Meditating for destressing

By Vanessa Tsao

The Blue and Gold (Shilin, Taipei, Taiwan)

As stress piles onto students faced with myriad homework assignments, tests and deadlines, some cope by procrastinating on social media, while others turn to a different source: meditation. Meditation has become a way of maintaining mental wellness, whether you meditate for several minutes each day or for an hour. Its benefits include boosting cardiovascular and immune health, increasing happiness and slowing aging.

Bella Kintzley (‘19) began meditating while she was doing research on Eastern philosophies and the various associated cultural beliefs and practices. “I try to meditate about two to three times a week for 10-30 minutes each time,” she says. She uses an app, Breathe, which helps her find specific guided meditations matched to her mental or physical state. She says, “It is really relaxing to meditate in candlelight with my window open on a rainy day because I get to hear the rain falling outside, but I’m inside this soft environment.” She enjoys meditation and the benefits it brings to her mind: “Along with feeling the negative effects of stress less, it also helps me become more focused on the tasks following meditation.”

Film, drama and Theory of Knowledge teacher Mr.
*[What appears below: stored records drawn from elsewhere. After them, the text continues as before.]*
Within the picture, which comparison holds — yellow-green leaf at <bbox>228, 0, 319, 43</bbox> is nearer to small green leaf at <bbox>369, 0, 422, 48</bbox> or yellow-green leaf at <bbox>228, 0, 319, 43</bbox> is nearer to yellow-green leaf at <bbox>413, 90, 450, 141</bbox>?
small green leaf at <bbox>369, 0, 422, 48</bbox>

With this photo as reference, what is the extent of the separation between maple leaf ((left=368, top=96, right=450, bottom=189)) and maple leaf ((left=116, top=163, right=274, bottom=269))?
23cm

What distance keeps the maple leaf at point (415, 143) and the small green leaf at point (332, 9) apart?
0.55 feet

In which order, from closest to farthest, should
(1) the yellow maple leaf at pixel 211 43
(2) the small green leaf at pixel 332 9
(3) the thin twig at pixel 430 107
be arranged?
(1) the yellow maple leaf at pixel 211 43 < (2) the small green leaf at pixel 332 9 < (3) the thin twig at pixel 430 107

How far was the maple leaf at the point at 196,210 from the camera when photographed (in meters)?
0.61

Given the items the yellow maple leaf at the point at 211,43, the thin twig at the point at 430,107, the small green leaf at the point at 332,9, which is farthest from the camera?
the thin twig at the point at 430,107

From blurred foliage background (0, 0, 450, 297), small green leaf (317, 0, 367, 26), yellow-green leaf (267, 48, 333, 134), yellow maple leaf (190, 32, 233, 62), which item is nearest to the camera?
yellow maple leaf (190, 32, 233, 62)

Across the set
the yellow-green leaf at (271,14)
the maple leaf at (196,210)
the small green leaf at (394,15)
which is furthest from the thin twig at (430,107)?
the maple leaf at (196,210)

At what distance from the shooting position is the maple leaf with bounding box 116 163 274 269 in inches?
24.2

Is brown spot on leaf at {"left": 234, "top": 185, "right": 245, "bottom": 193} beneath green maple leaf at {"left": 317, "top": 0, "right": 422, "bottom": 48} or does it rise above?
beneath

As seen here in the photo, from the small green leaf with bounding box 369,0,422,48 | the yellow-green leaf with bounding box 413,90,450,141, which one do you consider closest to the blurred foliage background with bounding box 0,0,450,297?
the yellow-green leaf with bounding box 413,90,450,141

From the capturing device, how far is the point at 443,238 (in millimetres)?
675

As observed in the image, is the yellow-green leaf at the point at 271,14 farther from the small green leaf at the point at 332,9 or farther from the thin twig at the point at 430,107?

Jaami Franklin began his meditation journey in college, when he studied philosophy, including Zen Buddhism. “We learned many techniques, and had to meditate up to an hour in class,” he says. Now, he meditates daily for a few minutes in the morning, with a focus on deep breathing. “The benefits of meditation on mind and body are well-documented, but for me it’s a great mechanism for re-calibration and perspective-gaining. Rather than trying to ‘clear my mind,’ I actually use the meditation space quite productively, to heighten my focus, awareness, and presence, so I don’t suffer mental fatigue from over-thinking things,” says Mr. Franklin.

Mr. Franklin even uses meditation as a teaching tool in his classroom, as he incorporates a short meditation at the beginning of his English and Theory of Knowledge classes. The decision to use meditation in class along with cross-hemispheric brain exercises was not only because of the abundance of research showing that it boosts cognitive function, but also to “focus and stimulate students, and to ward off anxiety.” He adds that it also supports the academic goal of self-reflection.